Tryfan is another of the British Isles’s most recognizable mountains, is distinctive pointed shape and rugged crags have earned it the nickname of the ‘Dragon’s Back‘, in reference to the red dragon of Wales.
Tryfan is located at the edge of the Glyderau range, situated right next to the A5 road, making it a very easily accessible peak. At 3010ft, it is one of the Welsh 3000 and is recorded as being the fifteenth highest mountain in Wales. There are two routes to the summit, the south and the north ridge, with the north ridge constituting one long grade one scramble. However Tryfan is one of the few mountains in the British Isles that requires the use of your hands to reach the top, which makes it a really good mountain for those wanting an introduction to the experience.
I should know this as Tryfan was the first mountain I ever climbed, all the way back in 2005. Tryfan is not only the mountain that started my love of mountain climbing but it also it inspired my love for North Wales.

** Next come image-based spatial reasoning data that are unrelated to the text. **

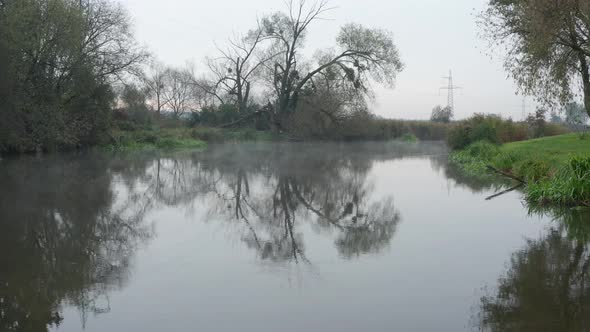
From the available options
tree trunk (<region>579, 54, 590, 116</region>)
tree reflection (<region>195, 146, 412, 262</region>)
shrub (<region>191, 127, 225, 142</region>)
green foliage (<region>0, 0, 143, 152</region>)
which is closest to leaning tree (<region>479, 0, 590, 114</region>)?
tree trunk (<region>579, 54, 590, 116</region>)

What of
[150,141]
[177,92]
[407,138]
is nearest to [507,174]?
[150,141]

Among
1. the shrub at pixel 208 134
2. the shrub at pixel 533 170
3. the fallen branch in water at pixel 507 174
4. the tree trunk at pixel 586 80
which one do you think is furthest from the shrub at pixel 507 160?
the shrub at pixel 208 134

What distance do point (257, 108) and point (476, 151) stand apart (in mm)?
33923

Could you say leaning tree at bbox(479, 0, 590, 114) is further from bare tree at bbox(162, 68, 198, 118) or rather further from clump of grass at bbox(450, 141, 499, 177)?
bare tree at bbox(162, 68, 198, 118)

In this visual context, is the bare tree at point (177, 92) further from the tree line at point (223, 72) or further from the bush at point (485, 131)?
the bush at point (485, 131)

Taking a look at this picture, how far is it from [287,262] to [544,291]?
3225 millimetres

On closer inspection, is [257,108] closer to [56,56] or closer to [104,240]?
[56,56]

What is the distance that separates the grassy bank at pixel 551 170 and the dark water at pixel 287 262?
792 mm

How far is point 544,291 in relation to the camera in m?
5.96

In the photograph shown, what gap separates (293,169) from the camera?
875 inches

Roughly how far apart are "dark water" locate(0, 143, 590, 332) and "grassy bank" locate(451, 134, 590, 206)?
792mm

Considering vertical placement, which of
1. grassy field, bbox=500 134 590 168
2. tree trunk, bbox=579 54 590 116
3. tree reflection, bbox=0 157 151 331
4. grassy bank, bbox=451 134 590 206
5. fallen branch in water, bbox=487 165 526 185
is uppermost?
tree trunk, bbox=579 54 590 116

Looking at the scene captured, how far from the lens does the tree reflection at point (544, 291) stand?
506cm

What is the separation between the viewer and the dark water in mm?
5254
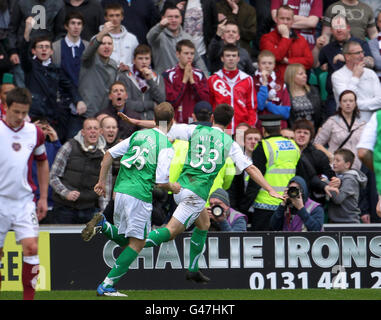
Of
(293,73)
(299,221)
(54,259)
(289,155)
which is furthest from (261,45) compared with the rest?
(54,259)

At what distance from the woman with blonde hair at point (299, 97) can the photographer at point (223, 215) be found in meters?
2.90

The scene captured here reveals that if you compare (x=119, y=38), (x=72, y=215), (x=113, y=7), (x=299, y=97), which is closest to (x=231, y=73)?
(x=299, y=97)

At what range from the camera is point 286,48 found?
14.4m

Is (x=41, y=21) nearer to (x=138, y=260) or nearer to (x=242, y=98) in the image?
(x=242, y=98)

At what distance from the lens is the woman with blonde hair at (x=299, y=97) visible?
1394 centimetres

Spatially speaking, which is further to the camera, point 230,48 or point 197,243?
point 230,48

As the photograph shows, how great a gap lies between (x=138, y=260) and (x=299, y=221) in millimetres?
2079

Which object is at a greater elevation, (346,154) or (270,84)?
(270,84)

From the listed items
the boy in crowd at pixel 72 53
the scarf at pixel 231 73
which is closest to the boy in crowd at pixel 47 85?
the boy in crowd at pixel 72 53

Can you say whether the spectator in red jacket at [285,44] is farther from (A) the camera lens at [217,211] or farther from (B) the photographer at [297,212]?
(A) the camera lens at [217,211]

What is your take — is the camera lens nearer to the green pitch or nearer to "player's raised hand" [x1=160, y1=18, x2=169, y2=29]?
the green pitch

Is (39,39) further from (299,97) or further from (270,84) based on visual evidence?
(299,97)

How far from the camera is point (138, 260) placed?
11.0 meters

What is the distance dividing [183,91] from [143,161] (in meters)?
4.20
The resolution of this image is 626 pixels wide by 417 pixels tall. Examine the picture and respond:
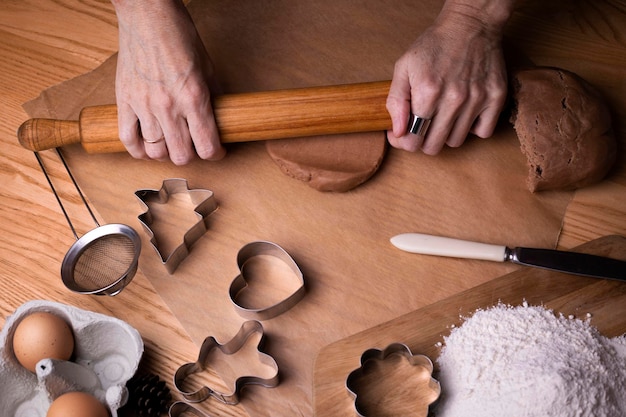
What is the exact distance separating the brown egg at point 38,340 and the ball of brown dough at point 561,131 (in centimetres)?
113

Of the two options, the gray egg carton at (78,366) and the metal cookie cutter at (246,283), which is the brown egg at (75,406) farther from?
the metal cookie cutter at (246,283)

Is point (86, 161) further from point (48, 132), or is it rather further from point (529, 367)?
point (529, 367)

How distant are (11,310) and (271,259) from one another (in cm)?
61

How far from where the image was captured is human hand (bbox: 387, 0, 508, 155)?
154cm

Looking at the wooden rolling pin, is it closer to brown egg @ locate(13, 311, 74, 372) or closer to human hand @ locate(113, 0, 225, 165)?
human hand @ locate(113, 0, 225, 165)

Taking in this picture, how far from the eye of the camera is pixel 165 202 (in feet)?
5.38

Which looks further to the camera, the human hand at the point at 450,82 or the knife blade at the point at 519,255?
the human hand at the point at 450,82

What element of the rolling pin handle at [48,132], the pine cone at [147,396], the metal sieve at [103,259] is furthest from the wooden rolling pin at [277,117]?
the pine cone at [147,396]

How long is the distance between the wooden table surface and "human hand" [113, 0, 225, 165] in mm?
130

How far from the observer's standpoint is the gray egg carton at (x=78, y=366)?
1.26 metres

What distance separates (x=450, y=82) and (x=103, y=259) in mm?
912

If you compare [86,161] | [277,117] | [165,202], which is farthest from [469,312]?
[86,161]

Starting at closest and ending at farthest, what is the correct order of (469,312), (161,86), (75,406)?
(75,406) → (469,312) → (161,86)

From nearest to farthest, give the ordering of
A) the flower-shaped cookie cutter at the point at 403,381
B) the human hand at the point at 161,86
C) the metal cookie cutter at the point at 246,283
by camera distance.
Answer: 1. the flower-shaped cookie cutter at the point at 403,381
2. the metal cookie cutter at the point at 246,283
3. the human hand at the point at 161,86
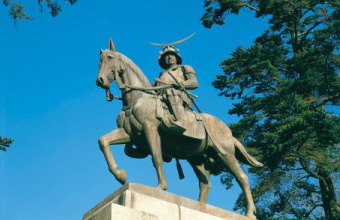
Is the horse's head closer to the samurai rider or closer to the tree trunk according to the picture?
the samurai rider

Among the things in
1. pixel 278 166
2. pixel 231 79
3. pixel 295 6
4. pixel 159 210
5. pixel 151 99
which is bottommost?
pixel 159 210

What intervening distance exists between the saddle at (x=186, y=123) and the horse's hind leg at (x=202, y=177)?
0.78 meters

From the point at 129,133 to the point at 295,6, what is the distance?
11915mm

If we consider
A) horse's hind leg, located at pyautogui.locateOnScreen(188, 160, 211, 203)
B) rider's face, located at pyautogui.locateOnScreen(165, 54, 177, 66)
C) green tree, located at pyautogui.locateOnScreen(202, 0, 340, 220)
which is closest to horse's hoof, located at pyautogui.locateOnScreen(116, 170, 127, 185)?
horse's hind leg, located at pyautogui.locateOnScreen(188, 160, 211, 203)

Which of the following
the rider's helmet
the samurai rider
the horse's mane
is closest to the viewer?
the samurai rider

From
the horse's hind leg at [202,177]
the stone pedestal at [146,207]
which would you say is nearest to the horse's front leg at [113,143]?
the stone pedestal at [146,207]

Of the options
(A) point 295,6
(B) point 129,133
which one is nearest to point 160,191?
(B) point 129,133

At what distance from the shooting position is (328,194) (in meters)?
18.1

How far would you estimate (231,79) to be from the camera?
68.2 ft

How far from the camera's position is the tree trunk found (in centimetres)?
1778

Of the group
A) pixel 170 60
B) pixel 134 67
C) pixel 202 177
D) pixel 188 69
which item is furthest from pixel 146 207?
pixel 170 60

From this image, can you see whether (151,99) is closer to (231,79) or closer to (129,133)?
(129,133)

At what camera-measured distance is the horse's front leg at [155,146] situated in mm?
10156

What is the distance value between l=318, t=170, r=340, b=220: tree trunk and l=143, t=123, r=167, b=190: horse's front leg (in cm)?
892
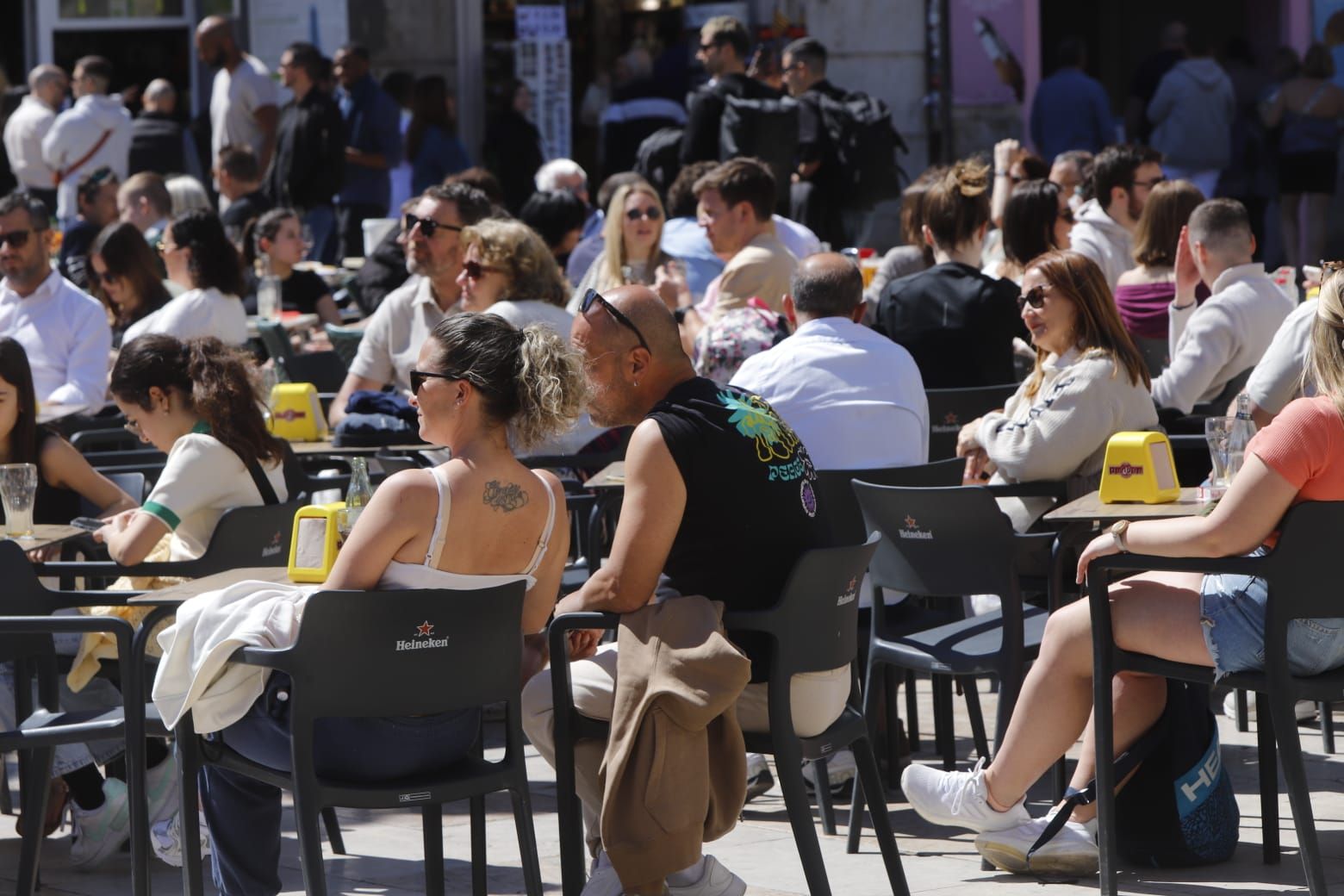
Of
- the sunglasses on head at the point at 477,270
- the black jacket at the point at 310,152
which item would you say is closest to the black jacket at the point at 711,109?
the black jacket at the point at 310,152

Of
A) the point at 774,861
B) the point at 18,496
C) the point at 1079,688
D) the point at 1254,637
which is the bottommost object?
the point at 774,861

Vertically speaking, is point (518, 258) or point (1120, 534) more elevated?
point (518, 258)

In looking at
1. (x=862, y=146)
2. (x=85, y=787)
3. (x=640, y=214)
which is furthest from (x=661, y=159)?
(x=85, y=787)

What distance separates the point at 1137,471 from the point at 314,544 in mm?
1964

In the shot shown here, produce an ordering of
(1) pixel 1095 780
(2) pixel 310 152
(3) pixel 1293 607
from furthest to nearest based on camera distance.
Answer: (2) pixel 310 152 < (1) pixel 1095 780 < (3) pixel 1293 607

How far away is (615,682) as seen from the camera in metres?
4.02

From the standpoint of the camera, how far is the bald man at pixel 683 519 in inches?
158

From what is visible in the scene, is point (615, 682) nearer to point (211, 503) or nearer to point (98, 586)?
point (211, 503)

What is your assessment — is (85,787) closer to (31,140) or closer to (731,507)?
(731,507)

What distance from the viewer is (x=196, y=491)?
499cm

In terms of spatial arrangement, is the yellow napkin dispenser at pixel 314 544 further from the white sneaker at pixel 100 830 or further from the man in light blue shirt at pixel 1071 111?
the man in light blue shirt at pixel 1071 111

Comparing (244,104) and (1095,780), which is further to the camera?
(244,104)

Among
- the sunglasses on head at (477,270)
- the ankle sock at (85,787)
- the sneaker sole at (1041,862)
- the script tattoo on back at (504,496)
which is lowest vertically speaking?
the sneaker sole at (1041,862)

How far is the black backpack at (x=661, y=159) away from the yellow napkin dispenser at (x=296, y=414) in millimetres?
5617
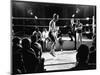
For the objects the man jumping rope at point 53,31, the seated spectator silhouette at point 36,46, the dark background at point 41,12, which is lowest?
the seated spectator silhouette at point 36,46

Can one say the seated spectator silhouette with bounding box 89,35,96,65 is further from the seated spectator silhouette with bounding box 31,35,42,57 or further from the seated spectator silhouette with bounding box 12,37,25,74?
the seated spectator silhouette with bounding box 12,37,25,74

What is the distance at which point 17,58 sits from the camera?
78.6 inches

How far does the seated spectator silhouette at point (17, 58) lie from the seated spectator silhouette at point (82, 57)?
742mm

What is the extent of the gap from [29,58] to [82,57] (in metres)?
0.72

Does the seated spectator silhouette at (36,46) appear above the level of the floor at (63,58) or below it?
above

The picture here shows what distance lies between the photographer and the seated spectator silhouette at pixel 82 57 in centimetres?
225

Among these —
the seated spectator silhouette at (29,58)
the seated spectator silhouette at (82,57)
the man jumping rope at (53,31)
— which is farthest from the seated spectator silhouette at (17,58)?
the seated spectator silhouette at (82,57)

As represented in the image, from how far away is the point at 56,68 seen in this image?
215 cm

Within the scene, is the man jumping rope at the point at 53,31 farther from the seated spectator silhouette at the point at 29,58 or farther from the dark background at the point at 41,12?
the seated spectator silhouette at the point at 29,58

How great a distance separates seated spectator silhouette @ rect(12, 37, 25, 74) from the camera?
6.51 ft

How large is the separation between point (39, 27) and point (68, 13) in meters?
0.43

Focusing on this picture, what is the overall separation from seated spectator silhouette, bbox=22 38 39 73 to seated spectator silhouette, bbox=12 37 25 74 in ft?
0.16

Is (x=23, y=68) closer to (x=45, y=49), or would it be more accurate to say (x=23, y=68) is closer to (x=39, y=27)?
(x=45, y=49)

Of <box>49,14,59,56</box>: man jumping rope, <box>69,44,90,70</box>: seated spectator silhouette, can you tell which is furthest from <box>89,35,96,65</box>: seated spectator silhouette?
<box>49,14,59,56</box>: man jumping rope
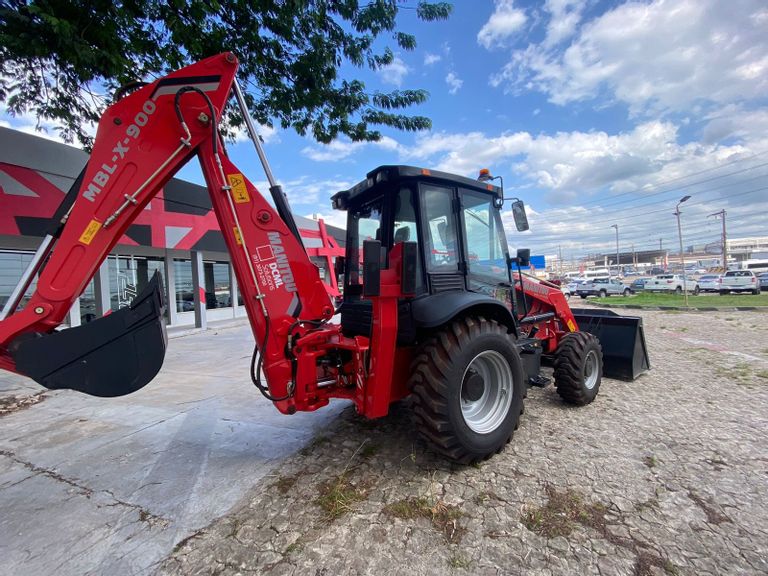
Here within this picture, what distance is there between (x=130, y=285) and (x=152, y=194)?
11.3 meters

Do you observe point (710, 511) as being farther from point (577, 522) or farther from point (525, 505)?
point (525, 505)

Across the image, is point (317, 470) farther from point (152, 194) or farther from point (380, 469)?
point (152, 194)

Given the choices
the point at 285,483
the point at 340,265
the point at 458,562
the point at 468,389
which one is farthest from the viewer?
the point at 340,265

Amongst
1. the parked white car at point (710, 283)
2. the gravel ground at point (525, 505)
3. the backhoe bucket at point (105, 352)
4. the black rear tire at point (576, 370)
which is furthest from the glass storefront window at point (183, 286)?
the parked white car at point (710, 283)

The summit is crowned by two stone monolith’s, Adam and Eve. For those climbers who are brave or crazy enough, one can attempt to gain the ‘Freedom of Tryfan’, which involves jumping between the two huge boulders. However there is serious exposure on either side and you definitely need a good head for heights, in all the times I’ve climbed Tryfan I have yet to attempt the leap, though its always tempting.